En la primera página de los periódicos viene la noticia de la salida de fábrica del primer coche Seat 600, un ejemplo más de la pujanza de la industria nacional[313].
—¿Por qué se llama 600? —pregunta Pepe Ayllón en la tertulia barbera mientras contemplan el nuevo automóvil en la fotografía que acompaña a la noticia.
—Porque es menos de la mitad del 1400 y del 1500 —aventura Leyva—. No puede ser más feo, ¿eh?
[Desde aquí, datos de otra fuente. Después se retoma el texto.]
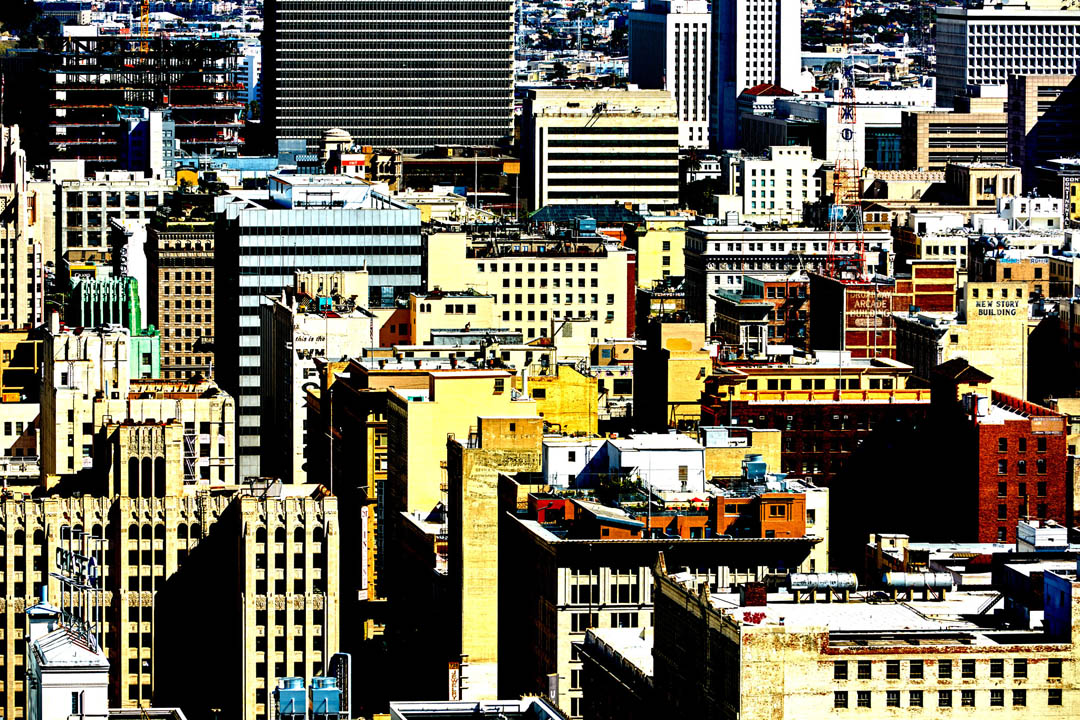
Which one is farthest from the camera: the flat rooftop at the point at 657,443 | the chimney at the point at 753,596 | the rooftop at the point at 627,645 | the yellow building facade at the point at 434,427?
the yellow building facade at the point at 434,427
Parece un escarabajo[313b].
—No sé yo quién va a comprarse eso —sentencia Pepe, el barbero—. Es un quiero y no puedo.
—Pues mira, el precio parece apañado, setenta y tres mil pesetas —observa Rus—. Para el que no pueda comprarse un coche más grande, no está mal.
A los españoles les parece feo el 600 hasta que se acostumbran a verlo circular por las ciudades y descubren que es duro y fiable y que, con un poco de buena voluntad, puede hacer los mismos servicios que un coche adulto. La naciente clase media española, personas como Teófilo, Diego Medina, don Fermín, Leyva, Dora la Uruguaya y don Próculo, hacen cola para adquirir el vehículo. Los aspirantes son tantos que han de aguardar entre seis meses y un año para recibirlo. No está mal, piensan algunos, porque en esos meses da tiempo a ahorrar para el segundo plazo. Naturalmente siempre hay privilegiados que lo obtienen enseguida, con sólo levantar un teléfono. El Chato Puertas encarga tres por intermedio del subsecretario del Ministerio de Industria: uno para su hijo Josián, que le ha prometido mejorar en los estudios, a ver si es verdad; otro para su administrador y otro para el encargado de la finca y coto de Los Pedroñales, para que lo revenda y se saque unas pesetillas. A los subordinados hay que tenerlos contentos para que miren por los intereses de uno.
Una fiebre parecida a la de la Vespa se extiende por el país. En un par de años, más de la mitad de los vehículos circulantes serán Pelotillas, Seíllas o Seítas, como popularmente se conoce al 600.
En un par de años, Pepe, el barbero, olvidando sus primeros desprecios, preguntará a sus amigos:
—A ver si sabéis en qué se parece el 600 a un ombligo…
—¿En qué?
—En que todo el mundo tiene uno. Ja, ja.
La divulgación del 600 acarrea problemas. Los compradores no tienen dinero ni categoría para tener un mecánico que lo conduzca y las autoescuelas son todavía cosa del extranjero. La inmensa mayoría de los neoconductores aprenden con un cuñado o con un amigo, en algún descampado. Con unas clases es suficiente:
—Mira Pepe, este es el acelerador, que sirve para acelerar, ¿te enteras?
—Sí, claro.
—Esto es el freno, para frenar.
—Claro.
—Y esto es el embrague. El embrague es la madre del cordero, porque lo pisas para meter una marcha y cuando está metida lo sueltas ya.
—¡Coño, qué complicación!
Los examinadores acuden a los pueblos un par de veces al año a examinar a los aspirantes a conductor. Lo hacen en las eras o en el descampado de la ermita.
El pueblo extrema la amabilidad con los examinadores para ganar su benevolencia. Sólo falta que los reciban con la banda de música. Los examinadores lo agradecen y es raro que suspendan a alguien.
—Don Felicio —anuncia el alcalde al dar la bienvenida al examinador—, como esta vez nos hemos juntado más de veinte para el carné, nos vamos a comer un choto al ajillo con el clarete de aquí que ya verá lo bueno que está. A ver, el alguacil, ¿dónde coño está el alguacil?
—¡Aquí, alcalde!
—Abundio, hombre, mete unas garrafas de clarete y unas ristras de chorizo en el coche de don Felicio para que lo pruebe con la familia y vea que el pueblo no sólo produce buenos chóferes[314].